» **Recorded data**
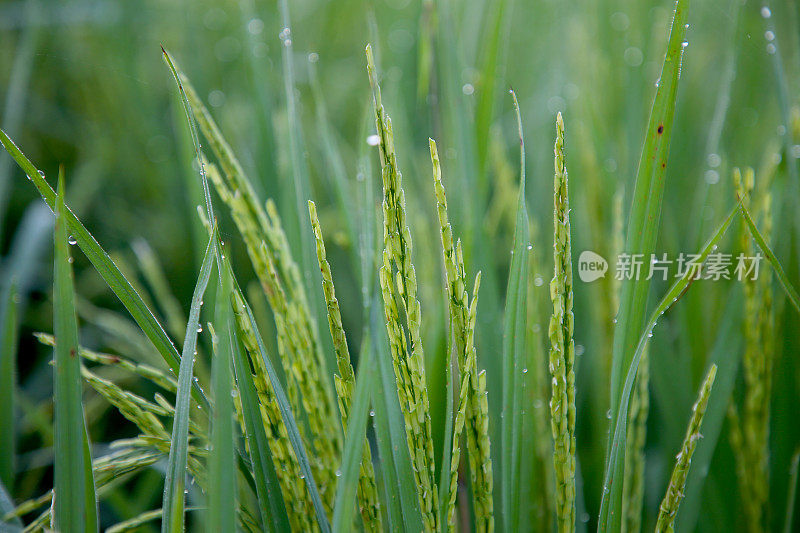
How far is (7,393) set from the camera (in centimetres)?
58

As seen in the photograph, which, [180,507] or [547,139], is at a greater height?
[547,139]

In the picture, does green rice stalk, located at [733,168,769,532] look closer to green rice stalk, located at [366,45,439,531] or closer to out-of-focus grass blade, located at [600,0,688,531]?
out-of-focus grass blade, located at [600,0,688,531]

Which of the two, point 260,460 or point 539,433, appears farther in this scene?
point 539,433

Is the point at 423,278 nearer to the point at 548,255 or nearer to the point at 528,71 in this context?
the point at 548,255

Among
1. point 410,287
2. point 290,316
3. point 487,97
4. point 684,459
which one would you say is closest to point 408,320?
point 410,287

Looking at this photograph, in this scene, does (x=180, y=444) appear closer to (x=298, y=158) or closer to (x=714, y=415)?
(x=298, y=158)

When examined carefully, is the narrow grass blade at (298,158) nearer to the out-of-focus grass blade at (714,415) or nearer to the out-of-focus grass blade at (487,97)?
the out-of-focus grass blade at (487,97)

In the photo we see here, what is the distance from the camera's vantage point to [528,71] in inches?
56.3

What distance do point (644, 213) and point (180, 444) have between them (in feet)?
1.26

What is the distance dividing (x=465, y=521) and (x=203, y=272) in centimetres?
35

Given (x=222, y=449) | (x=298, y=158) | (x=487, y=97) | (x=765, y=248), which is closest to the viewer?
(x=222, y=449)

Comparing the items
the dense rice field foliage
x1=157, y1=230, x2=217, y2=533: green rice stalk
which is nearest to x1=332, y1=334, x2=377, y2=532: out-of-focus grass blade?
the dense rice field foliage

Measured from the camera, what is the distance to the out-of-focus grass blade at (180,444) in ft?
1.26

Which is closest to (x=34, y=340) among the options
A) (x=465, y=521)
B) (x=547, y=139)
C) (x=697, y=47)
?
(x=465, y=521)
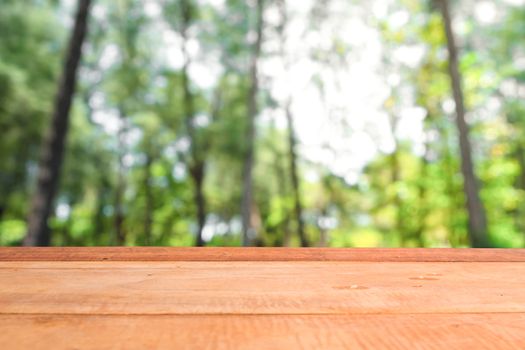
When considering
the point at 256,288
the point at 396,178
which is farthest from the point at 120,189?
the point at 256,288

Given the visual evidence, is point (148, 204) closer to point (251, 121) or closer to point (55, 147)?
point (251, 121)

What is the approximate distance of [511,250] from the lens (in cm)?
163

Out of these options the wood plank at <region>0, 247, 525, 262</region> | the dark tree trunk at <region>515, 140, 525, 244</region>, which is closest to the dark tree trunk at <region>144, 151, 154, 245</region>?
the dark tree trunk at <region>515, 140, 525, 244</region>

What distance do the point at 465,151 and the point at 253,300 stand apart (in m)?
7.42

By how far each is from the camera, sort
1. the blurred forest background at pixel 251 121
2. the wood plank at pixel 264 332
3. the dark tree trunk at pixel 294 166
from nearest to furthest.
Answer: the wood plank at pixel 264 332 < the blurred forest background at pixel 251 121 < the dark tree trunk at pixel 294 166

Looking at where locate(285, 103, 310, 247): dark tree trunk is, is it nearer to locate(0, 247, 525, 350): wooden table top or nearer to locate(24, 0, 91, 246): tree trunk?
locate(24, 0, 91, 246): tree trunk

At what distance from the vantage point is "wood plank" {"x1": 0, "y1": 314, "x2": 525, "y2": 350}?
0.64 meters

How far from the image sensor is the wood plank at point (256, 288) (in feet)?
2.76

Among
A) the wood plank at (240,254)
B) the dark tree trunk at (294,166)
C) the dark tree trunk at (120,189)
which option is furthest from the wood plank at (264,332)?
the dark tree trunk at (120,189)

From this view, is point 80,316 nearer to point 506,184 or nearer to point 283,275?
point 283,275

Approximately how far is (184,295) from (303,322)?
28 centimetres

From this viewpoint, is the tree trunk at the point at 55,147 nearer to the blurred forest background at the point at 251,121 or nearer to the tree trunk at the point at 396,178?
the blurred forest background at the point at 251,121

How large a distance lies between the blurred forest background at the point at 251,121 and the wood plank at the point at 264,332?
9630 millimetres

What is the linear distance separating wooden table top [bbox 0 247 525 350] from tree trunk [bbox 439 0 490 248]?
6250 mm
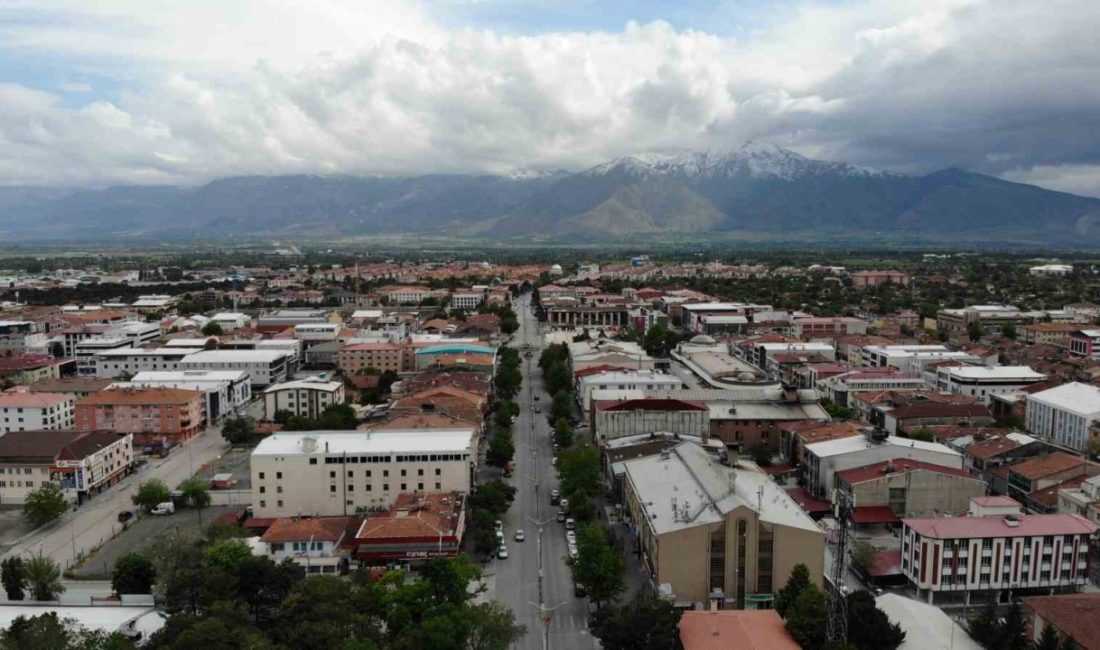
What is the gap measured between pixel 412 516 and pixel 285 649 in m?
7.34

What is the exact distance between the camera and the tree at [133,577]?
2050cm

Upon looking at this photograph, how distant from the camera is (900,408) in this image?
117ft

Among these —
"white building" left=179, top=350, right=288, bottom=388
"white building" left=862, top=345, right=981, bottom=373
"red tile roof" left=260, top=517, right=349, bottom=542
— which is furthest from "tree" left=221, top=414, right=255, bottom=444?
"white building" left=862, top=345, right=981, bottom=373

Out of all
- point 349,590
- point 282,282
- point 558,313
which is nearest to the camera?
point 349,590

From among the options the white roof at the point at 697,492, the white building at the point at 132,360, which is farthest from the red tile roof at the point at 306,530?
the white building at the point at 132,360

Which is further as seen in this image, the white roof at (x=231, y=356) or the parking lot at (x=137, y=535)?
the white roof at (x=231, y=356)

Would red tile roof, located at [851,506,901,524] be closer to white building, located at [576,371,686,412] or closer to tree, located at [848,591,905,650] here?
tree, located at [848,591,905,650]

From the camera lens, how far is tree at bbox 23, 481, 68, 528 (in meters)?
25.5

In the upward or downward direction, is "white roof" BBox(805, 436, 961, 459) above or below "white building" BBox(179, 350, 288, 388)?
above

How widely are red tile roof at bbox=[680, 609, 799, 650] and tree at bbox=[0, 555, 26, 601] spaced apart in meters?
15.5

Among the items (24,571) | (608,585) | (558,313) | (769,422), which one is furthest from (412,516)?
(558,313)

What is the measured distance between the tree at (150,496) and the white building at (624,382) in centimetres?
1727

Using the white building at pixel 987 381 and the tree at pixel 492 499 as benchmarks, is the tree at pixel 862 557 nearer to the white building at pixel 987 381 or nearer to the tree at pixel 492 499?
the tree at pixel 492 499

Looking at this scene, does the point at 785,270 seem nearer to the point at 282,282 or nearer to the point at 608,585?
the point at 282,282
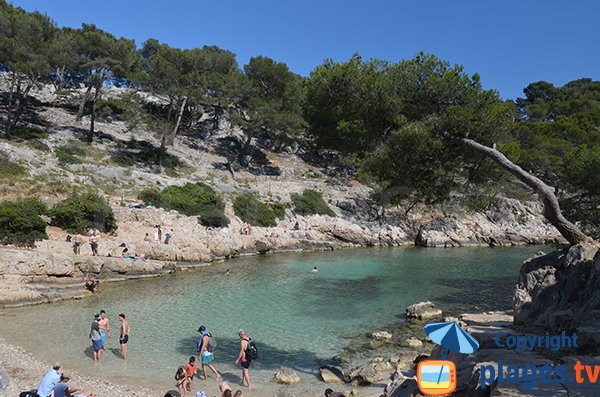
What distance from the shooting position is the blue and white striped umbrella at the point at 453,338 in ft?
26.7

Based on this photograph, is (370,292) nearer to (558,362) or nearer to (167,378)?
(167,378)

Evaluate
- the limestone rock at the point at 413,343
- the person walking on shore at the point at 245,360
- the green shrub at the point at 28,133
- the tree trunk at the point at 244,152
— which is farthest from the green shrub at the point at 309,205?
the person walking on shore at the point at 245,360

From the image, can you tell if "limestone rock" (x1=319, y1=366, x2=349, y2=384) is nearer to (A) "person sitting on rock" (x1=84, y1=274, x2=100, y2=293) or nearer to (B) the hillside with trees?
(B) the hillside with trees

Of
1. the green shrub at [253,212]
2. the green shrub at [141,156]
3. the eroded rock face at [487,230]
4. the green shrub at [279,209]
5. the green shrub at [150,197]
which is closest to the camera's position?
the green shrub at [150,197]

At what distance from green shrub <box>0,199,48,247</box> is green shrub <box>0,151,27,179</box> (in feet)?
29.2

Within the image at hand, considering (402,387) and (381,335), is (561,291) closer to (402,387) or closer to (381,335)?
(381,335)

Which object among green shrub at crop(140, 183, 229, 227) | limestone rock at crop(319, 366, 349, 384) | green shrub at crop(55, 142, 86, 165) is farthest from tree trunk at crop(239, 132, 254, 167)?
limestone rock at crop(319, 366, 349, 384)

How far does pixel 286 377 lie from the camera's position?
41.4 feet

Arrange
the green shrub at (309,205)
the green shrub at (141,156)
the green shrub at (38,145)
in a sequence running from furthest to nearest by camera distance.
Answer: the green shrub at (141,156) → the green shrub at (309,205) → the green shrub at (38,145)

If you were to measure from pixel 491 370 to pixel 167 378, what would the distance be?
933cm

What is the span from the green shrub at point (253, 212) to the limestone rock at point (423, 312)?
24.2 metres

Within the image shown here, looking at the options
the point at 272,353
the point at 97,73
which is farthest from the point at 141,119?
the point at 272,353

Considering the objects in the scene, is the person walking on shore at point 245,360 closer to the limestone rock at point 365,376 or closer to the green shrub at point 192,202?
the limestone rock at point 365,376

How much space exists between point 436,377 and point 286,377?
252 inches
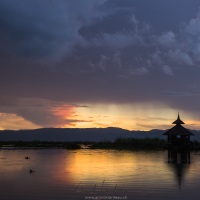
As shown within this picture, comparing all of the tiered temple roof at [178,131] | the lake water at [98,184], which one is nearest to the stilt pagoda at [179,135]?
the tiered temple roof at [178,131]

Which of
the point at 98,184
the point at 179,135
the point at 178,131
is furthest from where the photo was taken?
the point at 178,131

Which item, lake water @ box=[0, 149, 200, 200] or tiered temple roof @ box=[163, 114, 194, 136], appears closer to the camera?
lake water @ box=[0, 149, 200, 200]

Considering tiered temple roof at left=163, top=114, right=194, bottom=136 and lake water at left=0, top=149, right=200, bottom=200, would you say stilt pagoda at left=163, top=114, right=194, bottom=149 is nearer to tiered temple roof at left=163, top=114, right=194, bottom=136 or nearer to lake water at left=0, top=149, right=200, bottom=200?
tiered temple roof at left=163, top=114, right=194, bottom=136

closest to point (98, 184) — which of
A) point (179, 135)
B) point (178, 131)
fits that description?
point (179, 135)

» **Exercise**
Print the data word for word, beginning with the line that contains "How much space" and continuing through the end of the data. Leave the pictures out.

» **Solution to the exercise**
How much space exists between point 436,377 and point 286,377?
252 inches
As shown within this picture, comparing all of the tiered temple roof at [178,131] | the lake water at [98,184], which one is nearest to the stilt pagoda at [179,135]?
the tiered temple roof at [178,131]

Which of
the point at 98,184
the point at 179,135
the point at 178,131
is furthest from where the photo was taken?
the point at 178,131

Which item, lake water @ box=[0, 149, 200, 200] or tiered temple roof @ box=[163, 114, 194, 136], appears closer to the camera?
lake water @ box=[0, 149, 200, 200]

Considering tiered temple roof at left=163, top=114, right=194, bottom=136 and lake water at left=0, top=149, right=200, bottom=200, would you say stilt pagoda at left=163, top=114, right=194, bottom=149 is nearer to tiered temple roof at left=163, top=114, right=194, bottom=136 or nearer to lake water at left=0, top=149, right=200, bottom=200?
tiered temple roof at left=163, top=114, right=194, bottom=136

closest to point (98, 184) — which of
A) point (179, 135)
B) point (178, 131)
fits that description?
point (179, 135)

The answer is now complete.